Airbnb, casas e chalés: o que a decisão do STJ muda para a hospedagens na Serra da Mantiqueira

Entendimento atinge imóveis em condomínios residenciais, mas maioria dos anfitriões da região atua em casas, chalés e imóveis independentes; modalidade movimenta hospedagem, gastronomia, comércio e serviços nas cidades turísticas.

A recente decisão do Superior Tribunal de Justiça sobre o uso de imóveis em plataformas como Airbnb reacendeu o debate sobre aluguel por temporada. Em julgamento realizado na quinta-feira, 7 de maio de 2026, a Segunda Seção do STJ definiu que a oferta de imóveis em condomínios residenciais para estadias de curta duração depende de aprovação em assembleia, por pelo menos dois terços dos condôminos.

Apesar da repercussão nacional, o impacto direto sobre a Serra da Mantiqueira deve ser analisado com cautela. Em cidades turísticas como Campos do Jordão, Santo Antônio do Pinhal, São Bento do Sapucaí e Monte Verde, boa parte da oferta de hospedagem por temporada ocorre em casas independentes, chalés, sítios, lofts e imóveis fora de condomínios verticais.

Em enquete realizada com anfitriões da região, mais de 90% dos participantes declararam que suas propriedades estão fora de condomínios. O dado ajuda a explicar por que a decisão do STJ, embora relevante para o mercado, não atinge diretamente a maioria dos imóveis.

Locação por temporada movimenta muito além da hospedagem

Na Serra da Mantiqueira, a locação por temporada se consolidou como uma modalidade importante para a economia turística. O visitante que se hospeda em uma casa, chalé ou apartamento de curta duração não movimenta apenas o proprietário do imóvel. Ele consome em supermercados, padarias, açougues, hortifrutis, lojas, restaurantes, cafeterias, chocolaterias, farmácias, postos de combustível e atrativos turísticos.
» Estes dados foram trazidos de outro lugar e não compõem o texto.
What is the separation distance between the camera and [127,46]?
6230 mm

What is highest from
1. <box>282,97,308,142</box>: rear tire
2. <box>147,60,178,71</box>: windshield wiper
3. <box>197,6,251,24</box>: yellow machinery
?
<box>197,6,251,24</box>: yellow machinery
Esse fluxo também gera demanda para profissionais de limpeza, lavanderias, jardineiros, manutenção, eletricistas, encanadores, administradores de imóveis, fotógrafos, agências de turismo, motoristas e outros prestadores de serviço. Em muitos casos, a locação por temporada ajuda a distribuir renda por diferentes setores da cidade.

A modalidade também amplia a capacidade de hospedagem em períodos de alta procura, como feriados, férias, temporada de inverno, festivais, eventos esportivos e grandes programações culturais. Em destinos turísticos com forte sazonalidade, essa oferta complementar pode ser decisiva para receber mais visitantes e manter a economia aquecida.

Debate deve considerar a importância econômica da atividade

A locação por temporada atrai visitantes, gera renda para famílias, estimula reformas e melhorias nos imóveis, movimenta o comércio e amplia a permanência dos turistas na cidade. Ao mesmo tempo, exige regras claras, bom senso e responsabilidade para que o crescimento aconteça de forma equilibrada.

Para a maioria dos anfitriões da Mantiqueira, especialmente aqueles que atuam em imóveis fora de condomínios, o cenário permanece mais estável. A decisão do STJ serve como alerta jurídico para apartamentos em condomínios residenciais, mas também abre espaço para uma discussão mais ampla: a locação por temporada já é parte relevante do turismo regional e deve ser tratada como componente estratégico da economia das cidades turísticas.

Nota do Airbnb:

A decisão do Superior Tribunal de Justiça (STJ) refere-se a um caso específico e pontual, não é definitiva e não determina a proibição da locação via Airbnb em condomínios. Proibir ou restringir a locação por temporada viola o direito constitucional de propriedade de quem aluga o seu imóvel. Neste contexto, o Airbnb tomará as medidas legais cabíveis e seguirá ao lado dos anfitriões, avaliando todos os caminhos para que a comunidade continue a exercer seu direito legal de gerar renda com seus próprios imóveis. No Brasil, um estudo da Fundação Getulio Vargas mostrou que a plataforma contribuiu com quase R$100 bilhões para as economias locais em um ano. Esta decisão tem o potencial de impactar não só os anfitriões, mas todo o ecossistema que depende dessa renda, como comércios e fornecedores locais.